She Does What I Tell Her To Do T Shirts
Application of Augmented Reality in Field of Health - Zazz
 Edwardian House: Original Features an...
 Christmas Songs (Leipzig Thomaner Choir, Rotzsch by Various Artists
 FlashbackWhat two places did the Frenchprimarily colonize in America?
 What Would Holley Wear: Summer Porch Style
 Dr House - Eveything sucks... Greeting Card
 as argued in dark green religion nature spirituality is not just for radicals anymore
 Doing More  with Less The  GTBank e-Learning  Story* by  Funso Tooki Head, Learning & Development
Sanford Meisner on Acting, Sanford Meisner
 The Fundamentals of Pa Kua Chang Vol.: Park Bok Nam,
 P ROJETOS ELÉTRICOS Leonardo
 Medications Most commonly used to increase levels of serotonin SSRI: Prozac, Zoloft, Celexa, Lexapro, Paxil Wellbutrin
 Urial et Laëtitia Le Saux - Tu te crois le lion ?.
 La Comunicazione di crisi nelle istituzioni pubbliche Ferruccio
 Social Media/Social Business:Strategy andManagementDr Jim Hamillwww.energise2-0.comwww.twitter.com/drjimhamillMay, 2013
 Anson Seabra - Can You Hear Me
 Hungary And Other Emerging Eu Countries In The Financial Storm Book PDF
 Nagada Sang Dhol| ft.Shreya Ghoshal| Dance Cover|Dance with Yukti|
━━━
The task: Output should match, line for line, the stretch of the material above from the line holding "Dr House - Eveything sucks... Greeting Card" through the line holding "P ROJETOS ELÉTRICOS Leonardo".

Answer area:
 Dr House - Eveything sucks... Greeting Card
 as argued in dark green religion nature spirituality is not just for radicals anymore
 Doing More  with Less The  GTBank e-Learning  Story* by  Funso Tooki Head, Learning & Development
Sanford Meisner on Acting, Sanford Meisner
 The Fundamentals of Pa Kua Chang Vol.: Park Bok Nam,
 P ROJETOS ELÉTRICOS Leonardo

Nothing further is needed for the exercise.